### GIVEN PASSAGE
"""

Brazil was losing its free ride on a benign external environment
In a week when Wall Street celebrated new records and global liquidity flowed freely, Brazil's Ibovespa moved against the tide — falling for a fourth consecutive session to close at 117,380 points, its lowest mark since late December. The divergence speaks to something older than market mechanics: a nation's internal contradictions — fiscal drift, political ambition, and a faltering vaccination campaign — can overwhelm even the most favorable external winds. From a January peak of 125,076 points, roughly 8,000 points have quietly dissolved, and the question now is not whether the floor has been found, but how far below it still lies.
- Brazil's benchmark index has shed nearly 8,000 points since its January 8 record high, erasing all post-Christmas gains as domestic dysfunction outweighs a globally bullish backdrop.
- A fragile vaccination rollout, São Paulo's return to strict weekend lockdowns, and candidates for congressional leadership openly dismissing fiscal discipline have combined to push investors firmly into risk-off mode.

"""

### REQUIRED TASKS
a – In the article on Brazil's stock market, what was the Ibovespa's close after its fourth straight losing session?
b – Extend the article on Brazil's stock market by continuing it after its last sentence.
The listing that comes next is separate material, unconnected to the article on Brazil's stock market.

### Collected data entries
"""

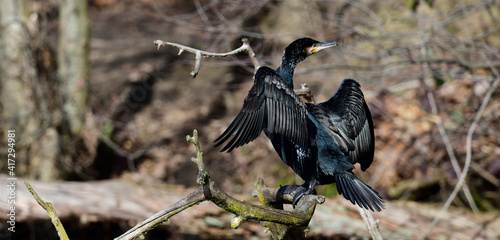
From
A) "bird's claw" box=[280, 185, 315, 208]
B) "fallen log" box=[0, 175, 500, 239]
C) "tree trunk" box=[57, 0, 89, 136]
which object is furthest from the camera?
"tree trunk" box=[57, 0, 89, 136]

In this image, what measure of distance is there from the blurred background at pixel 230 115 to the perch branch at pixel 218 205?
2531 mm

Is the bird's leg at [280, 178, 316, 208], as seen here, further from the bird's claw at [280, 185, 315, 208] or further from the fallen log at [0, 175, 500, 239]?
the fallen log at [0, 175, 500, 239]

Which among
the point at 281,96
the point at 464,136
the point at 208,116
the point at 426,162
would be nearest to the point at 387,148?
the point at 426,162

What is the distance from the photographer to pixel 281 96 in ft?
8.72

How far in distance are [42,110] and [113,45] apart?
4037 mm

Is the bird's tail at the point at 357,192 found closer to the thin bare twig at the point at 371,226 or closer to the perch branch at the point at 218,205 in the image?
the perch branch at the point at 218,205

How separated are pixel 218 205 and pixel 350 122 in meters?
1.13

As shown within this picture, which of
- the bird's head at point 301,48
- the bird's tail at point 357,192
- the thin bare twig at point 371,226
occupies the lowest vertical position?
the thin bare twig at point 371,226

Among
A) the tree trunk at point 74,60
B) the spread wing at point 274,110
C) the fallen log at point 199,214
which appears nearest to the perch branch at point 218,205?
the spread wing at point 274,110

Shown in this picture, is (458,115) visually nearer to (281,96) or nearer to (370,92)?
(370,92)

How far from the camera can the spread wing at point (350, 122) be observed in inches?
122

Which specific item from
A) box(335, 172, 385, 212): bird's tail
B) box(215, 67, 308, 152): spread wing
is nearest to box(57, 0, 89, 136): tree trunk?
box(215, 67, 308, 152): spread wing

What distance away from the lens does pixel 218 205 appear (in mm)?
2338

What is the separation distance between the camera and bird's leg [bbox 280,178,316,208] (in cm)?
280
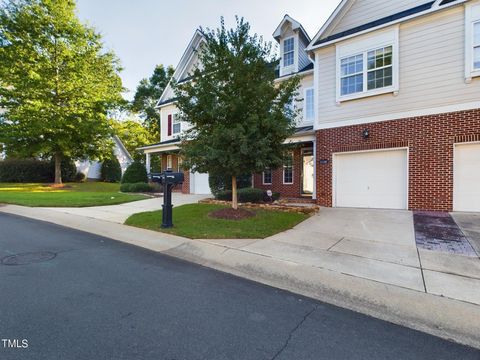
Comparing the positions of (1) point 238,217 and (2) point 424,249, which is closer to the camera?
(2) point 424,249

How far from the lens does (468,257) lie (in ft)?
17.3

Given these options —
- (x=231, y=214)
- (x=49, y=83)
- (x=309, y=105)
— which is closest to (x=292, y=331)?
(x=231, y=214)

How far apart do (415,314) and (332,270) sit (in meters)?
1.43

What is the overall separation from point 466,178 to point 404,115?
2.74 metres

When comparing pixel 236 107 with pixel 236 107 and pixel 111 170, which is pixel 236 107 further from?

"""
"""

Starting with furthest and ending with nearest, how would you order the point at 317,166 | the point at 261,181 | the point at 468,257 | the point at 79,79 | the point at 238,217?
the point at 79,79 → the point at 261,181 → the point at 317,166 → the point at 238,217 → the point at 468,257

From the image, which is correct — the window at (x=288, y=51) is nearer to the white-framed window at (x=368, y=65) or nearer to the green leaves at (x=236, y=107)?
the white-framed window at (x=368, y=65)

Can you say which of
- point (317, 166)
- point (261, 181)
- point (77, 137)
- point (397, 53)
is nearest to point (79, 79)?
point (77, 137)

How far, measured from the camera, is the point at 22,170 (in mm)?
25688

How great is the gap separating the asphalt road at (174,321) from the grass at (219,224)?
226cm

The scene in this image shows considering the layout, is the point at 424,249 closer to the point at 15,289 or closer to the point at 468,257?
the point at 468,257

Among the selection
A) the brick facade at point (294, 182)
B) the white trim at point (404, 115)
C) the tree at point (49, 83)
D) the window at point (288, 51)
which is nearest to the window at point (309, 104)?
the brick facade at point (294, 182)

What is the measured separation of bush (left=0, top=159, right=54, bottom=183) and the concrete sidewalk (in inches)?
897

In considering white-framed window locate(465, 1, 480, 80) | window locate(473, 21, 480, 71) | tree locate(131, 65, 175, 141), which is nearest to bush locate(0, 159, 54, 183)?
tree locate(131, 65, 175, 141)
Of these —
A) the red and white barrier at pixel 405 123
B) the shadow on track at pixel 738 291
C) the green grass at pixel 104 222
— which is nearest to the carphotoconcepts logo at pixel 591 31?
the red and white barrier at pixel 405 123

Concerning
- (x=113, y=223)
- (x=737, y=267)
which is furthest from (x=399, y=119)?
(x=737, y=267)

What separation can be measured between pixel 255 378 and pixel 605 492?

"""

### WRITTEN RESPONSES
a – 117,380 points

b –
- The Central Bank's removal of its forward guidance sent a quiet but powerful signal — interest rate hikes may arrive as early as March, and long-term rates have already climbed nearly 100 basis points in just four weeks.
- Analysts are watching the early-February Chamber of Deputies presidency election as the next pressure point, with political rhetoric around emergency aid widely read as a prelude to breaching the spending cap.
- Support levels between 106,000 and 110,000 points are being mapped as potential floors, but with China's renewed lockdowns adding external uncertainty, the market's trajectory remains decisively downward.
Brazil's Ibovespa closed Friday at 117,380 points, down 0.80%, capping its worst week in months with a 2.47% loss across five sessions. The contrast with global markets was difficult to ignore — while the Dow Jones and Nasdaq posted gains since January began, riding optimism around the new US administration and abundant liquidity, Brazil's index was retreating on its own weight.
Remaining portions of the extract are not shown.